__RECORDS SHOWN__
######

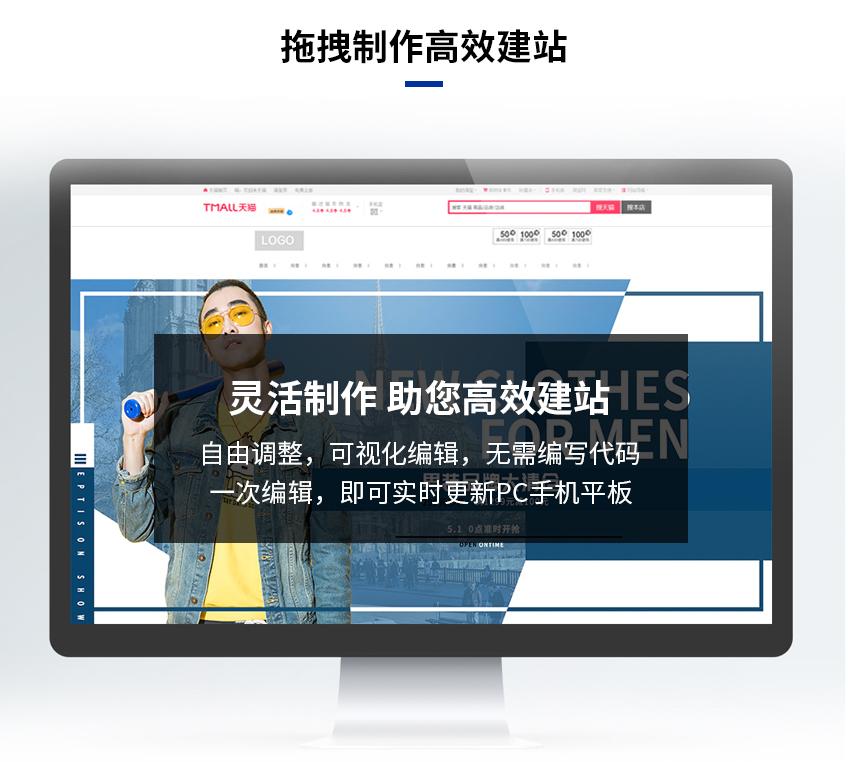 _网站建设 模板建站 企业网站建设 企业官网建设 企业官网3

######

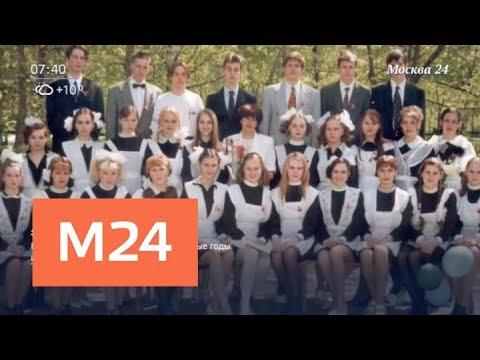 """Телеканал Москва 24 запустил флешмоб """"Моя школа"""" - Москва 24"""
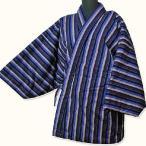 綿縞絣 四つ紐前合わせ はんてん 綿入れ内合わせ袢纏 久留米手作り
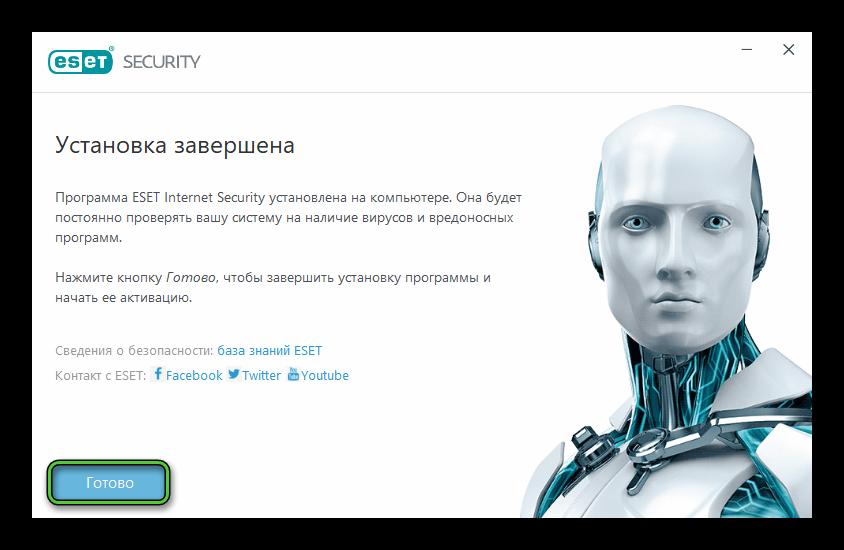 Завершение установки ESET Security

######

Write out the lines above from the one with "綿縞絣 四つ紐前合わせ はんてん 綿入れ内合わせ袢纏 久留米手作り" through the one with "Завершение установки ESET Security", ends included, exactly; no picture goes in.

__WRITTEN ANSWER__
 綿縞絣 四つ紐前合わせ はんてん 綿入れ内合わせ袢纏 久留米手作り
 Завершение установки ESET Security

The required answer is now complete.